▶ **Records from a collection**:
START

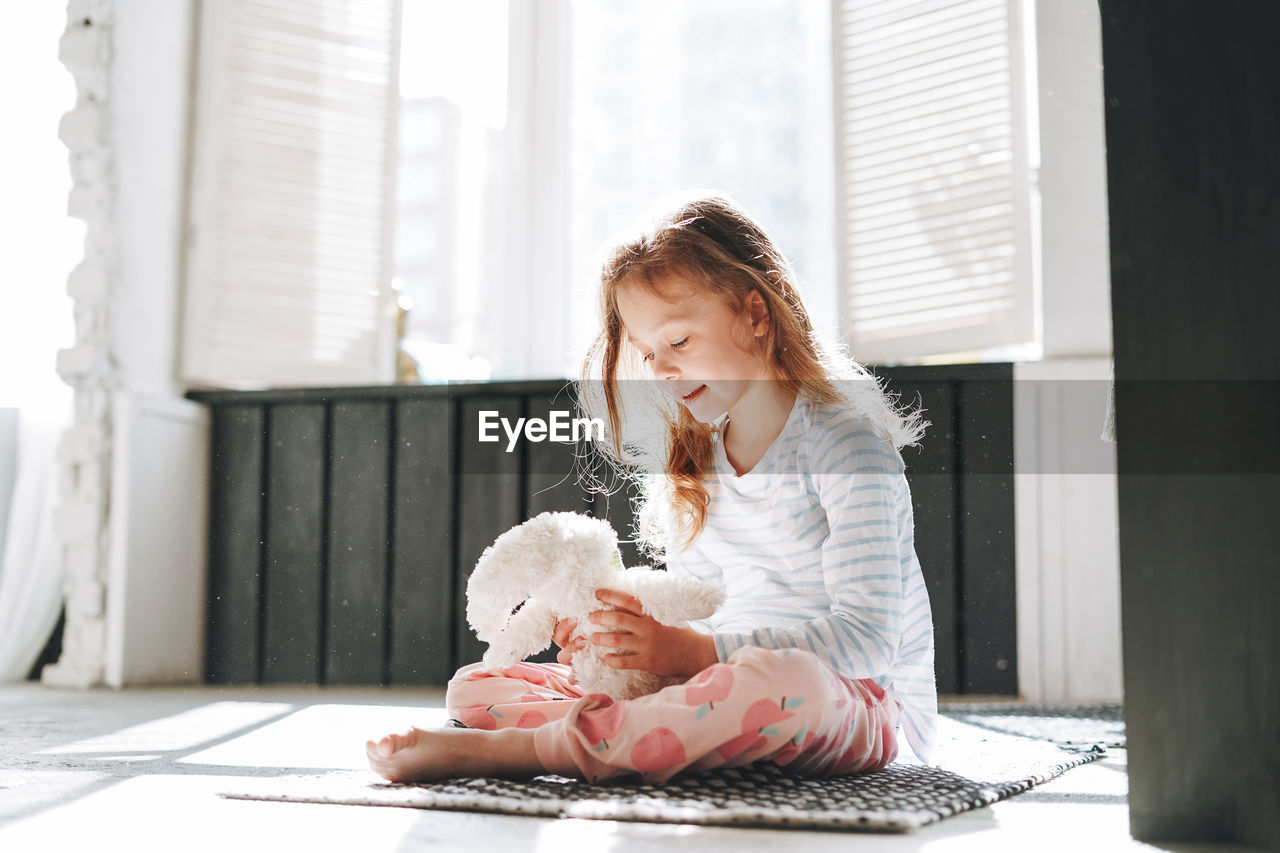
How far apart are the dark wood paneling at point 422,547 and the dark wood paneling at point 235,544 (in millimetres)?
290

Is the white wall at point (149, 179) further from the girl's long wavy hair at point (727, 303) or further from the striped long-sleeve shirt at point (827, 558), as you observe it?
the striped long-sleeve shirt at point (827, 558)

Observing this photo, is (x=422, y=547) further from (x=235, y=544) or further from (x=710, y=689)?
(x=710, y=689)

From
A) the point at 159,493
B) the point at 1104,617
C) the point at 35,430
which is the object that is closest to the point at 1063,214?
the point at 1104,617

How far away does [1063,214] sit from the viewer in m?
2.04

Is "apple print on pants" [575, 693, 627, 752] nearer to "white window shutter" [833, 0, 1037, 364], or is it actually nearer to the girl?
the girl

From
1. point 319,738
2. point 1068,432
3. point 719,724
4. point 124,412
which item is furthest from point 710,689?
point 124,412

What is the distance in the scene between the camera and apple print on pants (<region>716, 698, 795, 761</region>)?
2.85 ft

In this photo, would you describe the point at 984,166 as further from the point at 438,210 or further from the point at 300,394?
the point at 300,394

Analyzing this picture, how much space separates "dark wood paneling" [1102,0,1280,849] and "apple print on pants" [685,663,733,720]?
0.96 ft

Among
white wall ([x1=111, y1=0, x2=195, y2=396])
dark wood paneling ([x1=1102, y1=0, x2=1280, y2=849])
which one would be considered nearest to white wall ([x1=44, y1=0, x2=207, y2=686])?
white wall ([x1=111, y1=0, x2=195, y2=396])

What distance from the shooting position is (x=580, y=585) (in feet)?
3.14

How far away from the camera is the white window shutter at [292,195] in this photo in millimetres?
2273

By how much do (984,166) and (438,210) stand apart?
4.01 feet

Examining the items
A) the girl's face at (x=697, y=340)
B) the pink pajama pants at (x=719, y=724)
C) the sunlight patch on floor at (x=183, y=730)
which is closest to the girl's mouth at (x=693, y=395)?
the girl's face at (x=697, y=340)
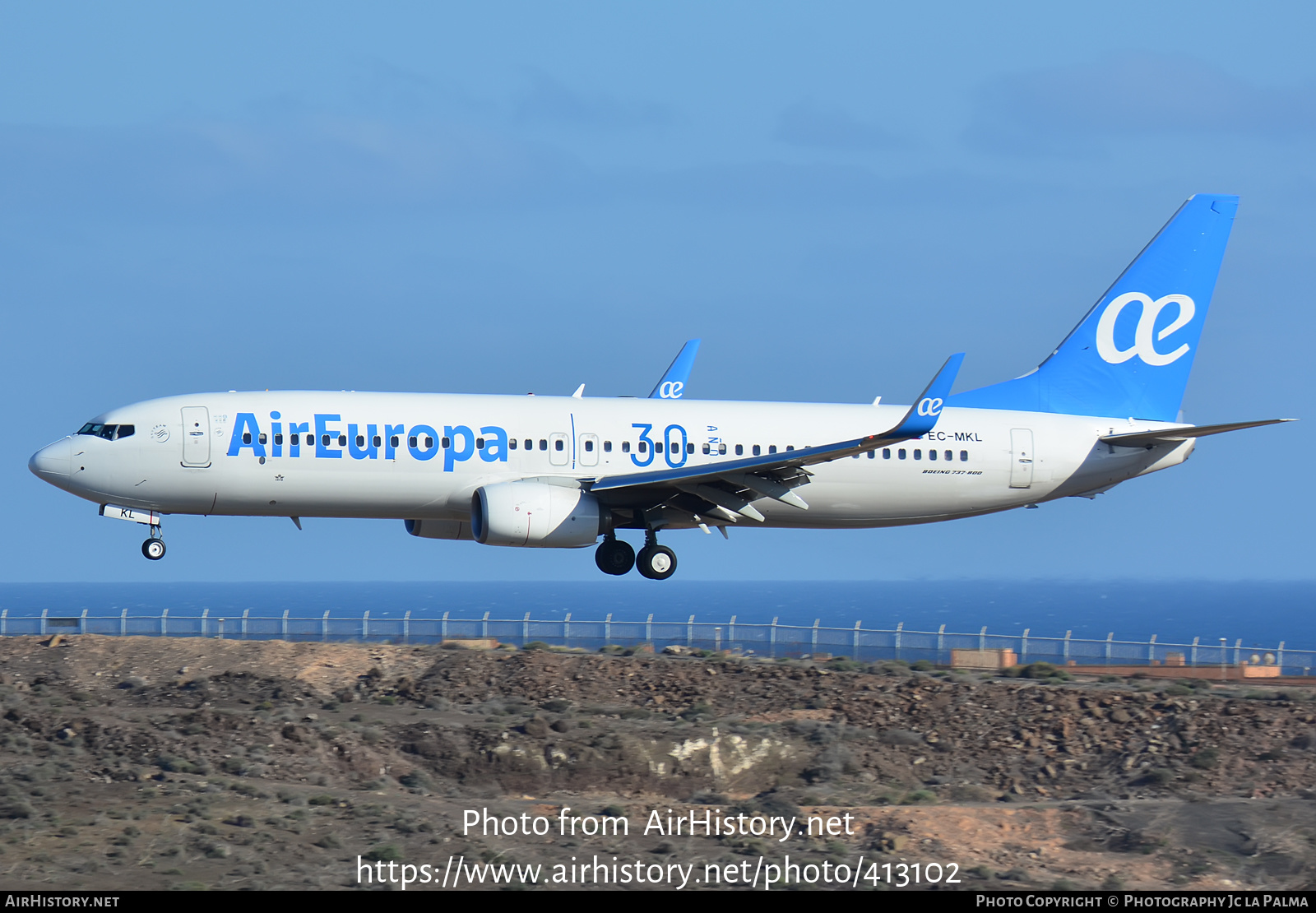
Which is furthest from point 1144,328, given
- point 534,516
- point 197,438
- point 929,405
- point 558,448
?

END
START

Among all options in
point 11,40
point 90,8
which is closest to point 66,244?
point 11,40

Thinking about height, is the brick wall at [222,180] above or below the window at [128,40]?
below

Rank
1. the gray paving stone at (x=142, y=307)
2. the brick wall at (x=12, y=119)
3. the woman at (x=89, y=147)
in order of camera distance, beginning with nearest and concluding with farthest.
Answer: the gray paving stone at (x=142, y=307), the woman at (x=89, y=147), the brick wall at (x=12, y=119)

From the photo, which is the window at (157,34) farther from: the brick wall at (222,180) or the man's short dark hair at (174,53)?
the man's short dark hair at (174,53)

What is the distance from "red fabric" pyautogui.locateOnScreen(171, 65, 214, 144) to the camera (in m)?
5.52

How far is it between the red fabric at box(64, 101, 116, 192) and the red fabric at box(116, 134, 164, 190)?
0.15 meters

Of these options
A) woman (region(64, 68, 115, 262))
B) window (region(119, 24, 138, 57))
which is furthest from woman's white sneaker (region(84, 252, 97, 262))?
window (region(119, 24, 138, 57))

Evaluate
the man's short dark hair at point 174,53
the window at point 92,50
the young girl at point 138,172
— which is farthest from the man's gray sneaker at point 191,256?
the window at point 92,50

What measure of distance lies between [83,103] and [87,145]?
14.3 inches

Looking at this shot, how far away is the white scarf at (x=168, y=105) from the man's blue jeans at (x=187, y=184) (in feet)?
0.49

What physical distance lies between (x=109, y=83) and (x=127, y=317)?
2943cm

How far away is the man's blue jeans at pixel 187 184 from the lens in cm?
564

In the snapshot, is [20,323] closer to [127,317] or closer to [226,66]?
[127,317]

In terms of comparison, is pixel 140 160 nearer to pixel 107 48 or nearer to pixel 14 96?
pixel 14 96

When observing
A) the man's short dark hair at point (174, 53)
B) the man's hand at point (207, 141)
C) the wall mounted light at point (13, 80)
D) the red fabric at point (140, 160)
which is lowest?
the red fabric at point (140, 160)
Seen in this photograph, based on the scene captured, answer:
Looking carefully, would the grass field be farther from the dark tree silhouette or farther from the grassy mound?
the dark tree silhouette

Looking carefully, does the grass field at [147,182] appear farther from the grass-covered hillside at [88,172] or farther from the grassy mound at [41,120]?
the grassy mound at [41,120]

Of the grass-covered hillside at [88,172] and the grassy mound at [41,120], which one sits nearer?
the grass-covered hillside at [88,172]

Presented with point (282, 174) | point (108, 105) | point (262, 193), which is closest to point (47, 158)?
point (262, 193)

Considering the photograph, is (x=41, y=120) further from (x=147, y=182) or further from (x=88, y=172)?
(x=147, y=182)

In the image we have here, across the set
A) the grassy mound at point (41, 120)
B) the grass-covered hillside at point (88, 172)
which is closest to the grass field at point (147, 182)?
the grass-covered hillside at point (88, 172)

END

▶ **Description of the task**:
Find each line in the data above that contains the word "striped", treating uppercase and lowercase as different, and copy every such line.

▶ **Finished task**:
Is the white wall at point (149, 179) further from the girl's long wavy hair at point (727, 303) or further from the striped long-sleeve shirt at point (827, 558), as you observe it?
the striped long-sleeve shirt at point (827, 558)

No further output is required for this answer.